Nothing should be dropped or changed: copy every line of the listing.

(Beginning of DATA SECTION)

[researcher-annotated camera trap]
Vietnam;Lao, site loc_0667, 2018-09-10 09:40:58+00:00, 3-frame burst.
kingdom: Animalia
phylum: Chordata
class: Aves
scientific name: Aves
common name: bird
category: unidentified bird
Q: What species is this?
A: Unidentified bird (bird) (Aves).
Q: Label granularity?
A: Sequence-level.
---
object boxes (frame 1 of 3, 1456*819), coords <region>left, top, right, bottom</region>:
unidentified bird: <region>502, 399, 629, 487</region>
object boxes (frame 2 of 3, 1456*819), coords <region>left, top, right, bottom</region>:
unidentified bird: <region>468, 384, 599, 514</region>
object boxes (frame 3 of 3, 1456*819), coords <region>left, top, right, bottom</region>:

(End of DATA SECTION)

→ REPLY TO THE TASK:
[researcher-annotated camera trap]
Vietnam;Lao, site loc_0667, 2018-09-10 09:40:58+00:00, 3-frame burst.
kingdom: Animalia
phylum: Chordata
class: Aves
scientific name: Aves
common name: bird
category: unidentified bird
Q: What species is this?
A: Unidentified bird (bird) (Aves).
Q: Label granularity?
A: Sequence-level.
---
object boxes (frame 1 of 3, 1456*819), coords <region>left, top, right, bottom</region>:
unidentified bird: <region>502, 399, 629, 487</region>
object boxes (frame 2 of 3, 1456*819), coords <region>left, top, right, bottom</region>:
unidentified bird: <region>468, 384, 599, 514</region>
object boxes (frame 3 of 3, 1456*819), coords <region>left, top, right, bottom</region>:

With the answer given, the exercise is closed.